Document passage →
This is an archive of the discontinued LLVM Phabricator instance.

[InstCombine] Enhance cast-of-load->load-of-bitcast fold to handle multiple identical casts
AbandonedPublic

Authored by lebedev.ri on Mar 3 2020, 12:33 AM.

Details

Reviewers
spatel
nikic
jfb
Summary

Seen in real code, although not sure it's really impactful.
Currently the fold is limited to the case where there is a single use of load,
which is a cast, which generally makes sense. But if originally have
several identical casts in different BB's, and don't decide to hoist
them into some one BB, we won't CSE them, and the fold won't happen..

Instead, let's be smart, and let's simply natively handle the case
where all uses of load are identical casts.

Diff Detail

Event Timeline

lebedev.ri created this revision.Mar 3 2020, 12:33 AM

This feels like we're pushing the limits of instcombine. What if we view this as a SimplifyCFG problem instead: for any no-op cast or other zero-cost instruction with operand defined in a different BB, hoist the cast up to its operand's BB because that helps CSE and instcombine?

Hm, why SimplifyCFG?
I'm aware that we (still) don't have specialized hoisting/sinking pass..

nikic added inline comments.Mar 3 2020, 12:23 PM
llvm/lib/Transforms/InstCombine/InstCombineLoadStoreAlloca.cpp
589

This should use replaceInstUsesWith().

jfb added a comment.Mar 3 2020, 12:37 PM

Please add tests for volatile loads.

llvm/lib/Transforms/InstCombine/InstCombineLoadStoreAlloca.cpp
561

This comment is pretty obvious, I'd rather not have it.

563

Same here.

571

This seems like a pre-existing bug: you should bail on volatile as well. For example, if user code does a volatile load of int32 and then casts to float, we should probably try to emit an integer load (even if that's not guaranteed by the language).

Stated task 1 → Can you rewrite the records from the line containing "How far from the photo taker" through the end of the records, swapping "distance" for "gap" and leaving everything else as it is? Omit the pictures from your answer.
The records are unrelated to the LLVM review page.

Records provided →
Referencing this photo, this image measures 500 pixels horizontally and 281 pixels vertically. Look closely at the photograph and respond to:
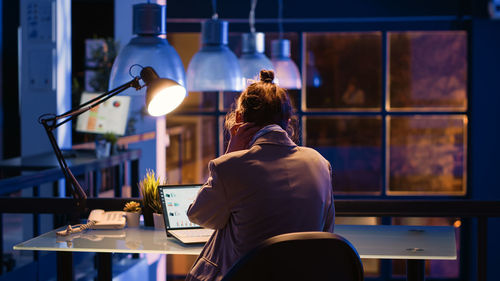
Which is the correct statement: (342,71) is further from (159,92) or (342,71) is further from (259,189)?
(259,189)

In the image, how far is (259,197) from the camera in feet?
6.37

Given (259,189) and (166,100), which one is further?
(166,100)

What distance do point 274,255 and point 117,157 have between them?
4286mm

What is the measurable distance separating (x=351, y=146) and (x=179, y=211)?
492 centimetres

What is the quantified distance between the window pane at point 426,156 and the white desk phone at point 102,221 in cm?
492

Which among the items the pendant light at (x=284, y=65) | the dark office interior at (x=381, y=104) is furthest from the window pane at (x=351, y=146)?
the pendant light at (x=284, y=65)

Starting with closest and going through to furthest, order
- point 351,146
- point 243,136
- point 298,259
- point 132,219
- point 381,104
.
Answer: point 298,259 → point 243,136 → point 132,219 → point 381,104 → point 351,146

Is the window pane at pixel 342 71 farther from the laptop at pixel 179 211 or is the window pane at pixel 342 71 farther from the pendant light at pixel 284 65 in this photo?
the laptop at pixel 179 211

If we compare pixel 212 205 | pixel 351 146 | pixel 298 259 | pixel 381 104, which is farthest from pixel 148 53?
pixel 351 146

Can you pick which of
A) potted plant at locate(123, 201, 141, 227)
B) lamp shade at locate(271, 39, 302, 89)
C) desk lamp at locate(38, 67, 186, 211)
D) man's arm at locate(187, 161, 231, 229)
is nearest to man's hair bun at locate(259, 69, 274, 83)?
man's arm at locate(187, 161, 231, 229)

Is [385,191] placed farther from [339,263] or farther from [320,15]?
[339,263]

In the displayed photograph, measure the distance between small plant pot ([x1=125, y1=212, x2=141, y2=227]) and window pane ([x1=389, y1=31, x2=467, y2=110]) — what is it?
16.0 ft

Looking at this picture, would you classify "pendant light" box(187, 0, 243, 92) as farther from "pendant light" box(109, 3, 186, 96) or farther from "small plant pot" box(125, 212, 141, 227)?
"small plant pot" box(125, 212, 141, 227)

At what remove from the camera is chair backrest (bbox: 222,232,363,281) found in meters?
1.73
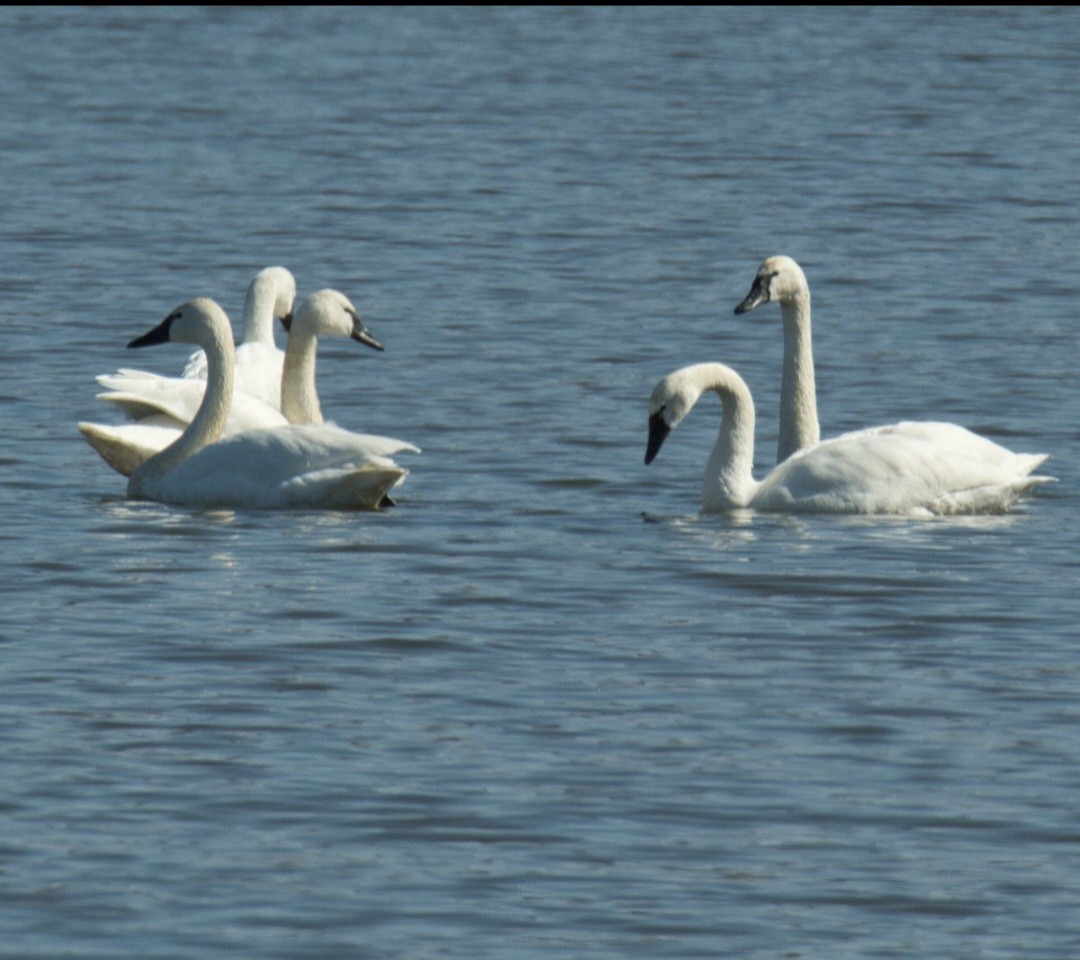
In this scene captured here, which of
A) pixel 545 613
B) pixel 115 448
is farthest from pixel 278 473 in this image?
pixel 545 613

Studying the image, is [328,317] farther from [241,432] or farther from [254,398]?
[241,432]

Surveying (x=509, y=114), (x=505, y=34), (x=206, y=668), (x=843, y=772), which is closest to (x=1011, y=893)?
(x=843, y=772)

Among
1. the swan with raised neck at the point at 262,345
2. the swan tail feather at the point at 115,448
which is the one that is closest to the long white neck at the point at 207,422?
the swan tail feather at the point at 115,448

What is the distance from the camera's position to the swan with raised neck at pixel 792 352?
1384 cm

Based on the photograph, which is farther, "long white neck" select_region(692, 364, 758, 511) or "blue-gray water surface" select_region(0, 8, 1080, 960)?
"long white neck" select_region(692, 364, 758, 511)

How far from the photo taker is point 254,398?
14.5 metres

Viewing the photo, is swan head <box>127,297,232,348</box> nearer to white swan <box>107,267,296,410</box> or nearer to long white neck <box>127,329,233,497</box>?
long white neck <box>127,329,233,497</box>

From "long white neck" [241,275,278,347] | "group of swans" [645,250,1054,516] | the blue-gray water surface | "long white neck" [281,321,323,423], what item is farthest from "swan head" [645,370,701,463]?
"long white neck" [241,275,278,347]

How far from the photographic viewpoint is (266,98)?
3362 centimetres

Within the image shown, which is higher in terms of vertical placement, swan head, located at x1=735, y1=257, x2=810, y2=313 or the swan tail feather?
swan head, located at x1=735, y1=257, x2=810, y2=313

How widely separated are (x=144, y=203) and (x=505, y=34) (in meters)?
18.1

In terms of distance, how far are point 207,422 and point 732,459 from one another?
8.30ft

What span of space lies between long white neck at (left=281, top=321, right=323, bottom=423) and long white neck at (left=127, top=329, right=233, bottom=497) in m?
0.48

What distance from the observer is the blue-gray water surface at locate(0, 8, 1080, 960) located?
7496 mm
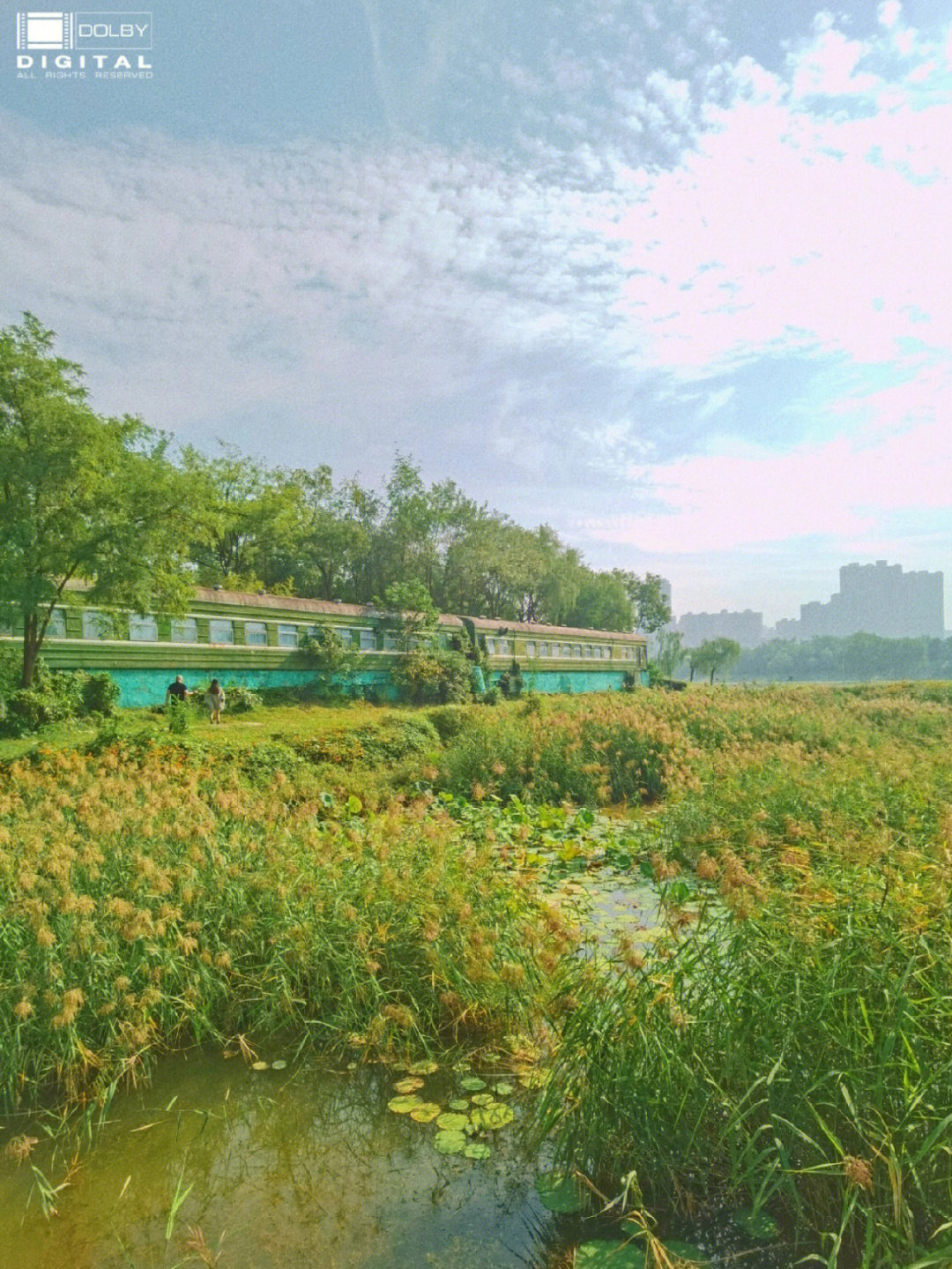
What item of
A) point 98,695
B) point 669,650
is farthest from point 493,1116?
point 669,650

Stated task 2 → Which reviewers does the LLVM review page list?

Exercise result 1 →
How far from the photo taker is point 254,398?
14.5 metres

Viewing the photo, is swan head <box>127,297,232,348</box> nearer to white swan <box>107,267,296,410</box> or nearer to long white neck <box>127,329,233,497</box>?
long white neck <box>127,329,233,497</box>

From "long white neck" [241,275,278,347] | "group of swans" [645,250,1054,516] | the blue-gray water surface | "long white neck" [281,321,323,423], what item is farthest from "swan head" [645,370,701,463]?
"long white neck" [241,275,278,347]

How far from the photographic viewpoint is (266,98)?
3362 centimetres

Within the image shown, which is higher in terms of vertical placement, swan head, located at x1=735, y1=257, x2=810, y2=313 or the swan tail feather?
swan head, located at x1=735, y1=257, x2=810, y2=313

How widely separated are (x=144, y=203) and (x=505, y=34) (in meters)?
18.1

In terms of gap, how far are point 207,422 and point 732,459 from one another?
8.30ft

What span of space lies between long white neck at (left=281, top=321, right=323, bottom=423) and long white neck at (left=127, top=329, right=233, bottom=497) in m?
0.48

What gap from the observer is the blue-gray water surface at locate(0, 8, 1080, 960) located?
7496 mm
What item of
A) point 98,695
B) point 669,650
is farthest from point 493,1116?
point 669,650

Exercise result 2 → spatel, nikic, jfb